We Trained this on GPU, it will be really slow if just use cpu

In [None]:
for epoch in range(epochs):
    losses=[]
    for i,batch in enumerate(getBatch(batch_size,train_data)):
        inputs,targets,input_lengths,target_lengths = pad_to_batch(batch,input2index,target2index) 
        if use_gpu:
            has_value=[Variable(torch.cuda.ByteTensor(tuple(map(lambda s: s ==0, t.data)))) for t in inputs]
        else:
            has_value=[Variable(torch.ByteTensor(tuple(map(lambda s: s ==0, t.data)))) for t in inputs]
            
        masks = torch.cat(has_value).view(inputs.size(0),-1)
        
        if use_gpu:
            start_decode = Variable(torch.cuda.LongTensor([[target2index['<SOS>']]*targets.size(0)])).transpose(0,1)
        else:
            start_decode = Variable(torch.LongTensor([[target2index['<SOS>']]*targets.size(0)])).transpose(0,1)
        encoder.zero_grad()
        decoder.zero_grad()
        output, encode_hidden = encoder(inputs,input_lengths)
        predict_prob = decoder(start_decode,encode_hidden, targets.size(1), output, masks, True)
                                
        loss = loss_function(predict_prob,targets.view(-1))
        losses.append(loss.data.tolist()[0])
        loss.backward()
        torch.nn.utils.clip_grad_norm(encoder.parameters(), 50.0) 
        torch.nn.utils.clip_grad_norm(decoder.parameters(), 50.0) 
        enc_optimizer.step()
        dec_optimizer.step()
        print(loss)
###comment out this part if don't want to save output
    save_checkpoint({'encoder_dict': encoder.state_dict(),'decoder_dict': decoder.state_dict(),'enc_optimizer' : enc_optimizer.state_dict(),'dec_optimizer' : dec_optimizer.state_dict()})
    with open('lstmnewsmeanloss.txt', 'a') as f:
        print(np.mean(losses), file=f)
    with open('lstmnewsloss_v2.txt', 'a') as f:
        print('losses', file=f)
        print(losses, file=f)
    with open('finalloss.txt', 'a') as f:
        print("mean_loss : %0.2f" %np.mean(losses),file=f)
####
    losses=[]


In [None]:
##This is for loading the saved model
# checkpoint = torch.load('finalcheckpoint.tar', map_location={'cuda:0': 'cpu'})
# encoder.load_state_dict(checkpoint['encoder_dict'])
# decoder.load_state_dict(checkpoint['decoder_dict'])
# enc_optimizer.load_state_dict(checkpoint['enc_optimizer'])
# dec_optimizer.load_state_dict(checkpoint['dec_optimizer'])


In [None]:
#we can randomly choose data for evaluation

def evaluate(traindata):
    test = random.choice(traindata)
    testinput = test[0]
    testoutput = test[1]

    output, hidden = encoder(testinput,[testinput.size(1)])
    pred,_ = decoder.decode(hidden,output)
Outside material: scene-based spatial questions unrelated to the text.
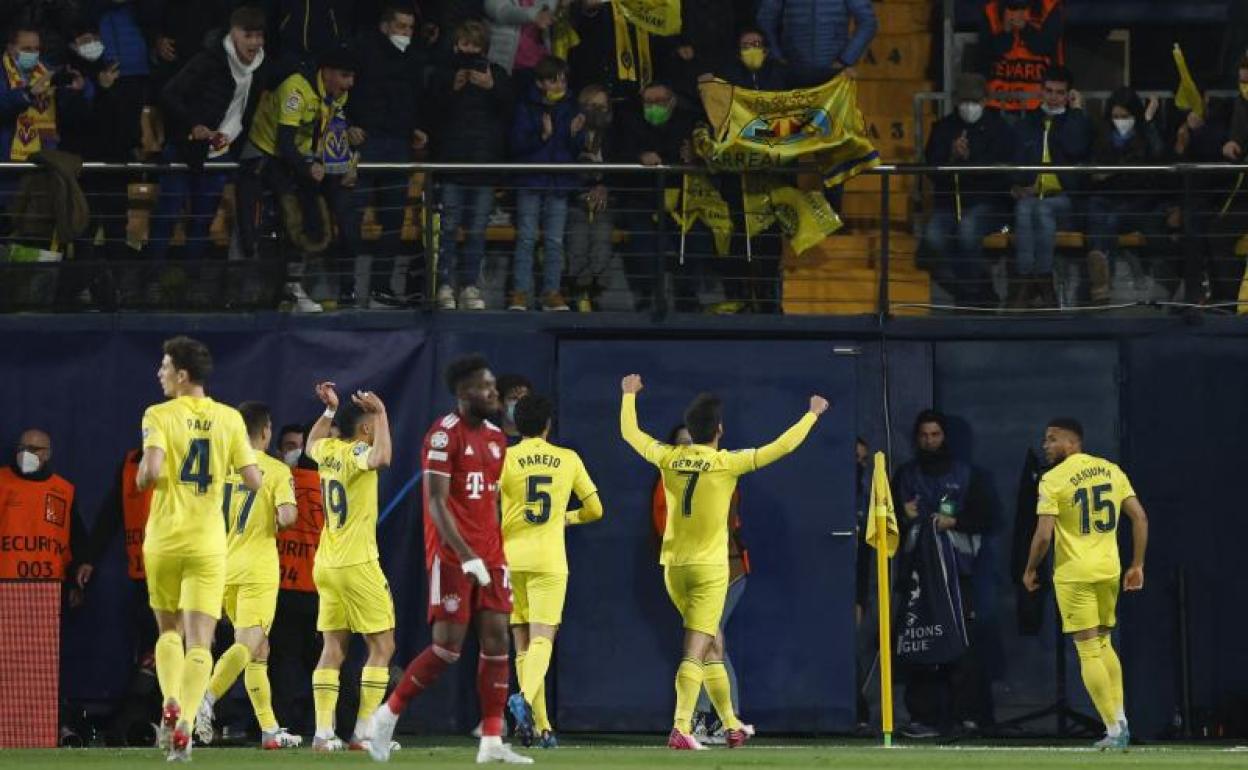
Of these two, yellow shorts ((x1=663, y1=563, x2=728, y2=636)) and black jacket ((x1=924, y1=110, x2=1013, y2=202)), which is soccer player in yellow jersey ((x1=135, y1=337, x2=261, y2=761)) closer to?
yellow shorts ((x1=663, y1=563, x2=728, y2=636))

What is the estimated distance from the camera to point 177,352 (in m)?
14.6

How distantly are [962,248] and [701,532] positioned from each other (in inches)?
160

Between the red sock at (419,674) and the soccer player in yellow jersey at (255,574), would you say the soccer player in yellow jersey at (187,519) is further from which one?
the soccer player in yellow jersey at (255,574)

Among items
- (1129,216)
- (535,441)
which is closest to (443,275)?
(535,441)

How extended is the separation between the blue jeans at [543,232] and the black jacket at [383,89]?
48.6 inches

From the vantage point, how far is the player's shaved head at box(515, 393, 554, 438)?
17844 millimetres

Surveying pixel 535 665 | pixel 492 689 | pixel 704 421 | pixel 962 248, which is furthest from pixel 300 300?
pixel 492 689

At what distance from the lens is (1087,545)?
727 inches

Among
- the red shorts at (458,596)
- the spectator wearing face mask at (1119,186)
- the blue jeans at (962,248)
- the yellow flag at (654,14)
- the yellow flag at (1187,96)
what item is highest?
the yellow flag at (654,14)

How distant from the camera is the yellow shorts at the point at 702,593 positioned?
688 inches

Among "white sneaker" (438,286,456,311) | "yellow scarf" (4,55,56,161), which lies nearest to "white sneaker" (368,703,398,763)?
"white sneaker" (438,286,456,311)

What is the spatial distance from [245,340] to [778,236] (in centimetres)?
414

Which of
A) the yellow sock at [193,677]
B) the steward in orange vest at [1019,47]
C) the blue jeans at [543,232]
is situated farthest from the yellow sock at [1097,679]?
the yellow sock at [193,677]

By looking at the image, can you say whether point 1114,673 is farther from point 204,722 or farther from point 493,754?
point 204,722
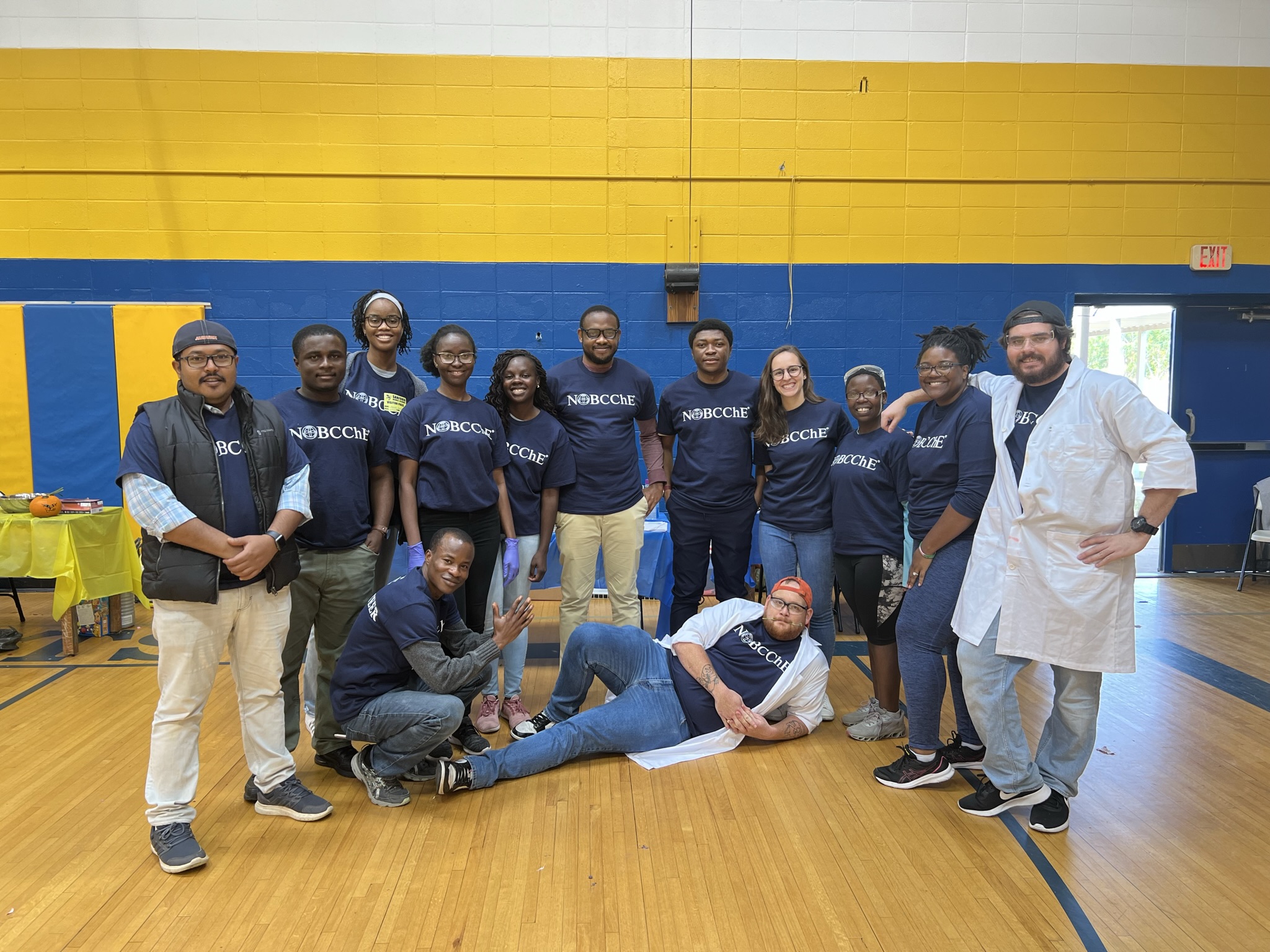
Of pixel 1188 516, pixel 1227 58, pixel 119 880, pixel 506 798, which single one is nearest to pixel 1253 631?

    testinput = [index2input[i] for i in testinput.data.tolist()[0]]
    pred = [index2target[i] for i in pred.data.tolist()]

    print('Input : ',' '.join([i for i in testinput if i not in ['<EOS>']]))
    print('Target : ',' '.join([index2target[i] for i in testoutput.data.tolist()[0] if i not in [2,3]]))
    print('Prediction : ',' '.join([i for i in pred if i not in ['<EOS>']]))

evaluate(train_data)  
evaluate(train_data) 
evaluate(train_data) 
evaluate(train_data) 
evaluate(train_data)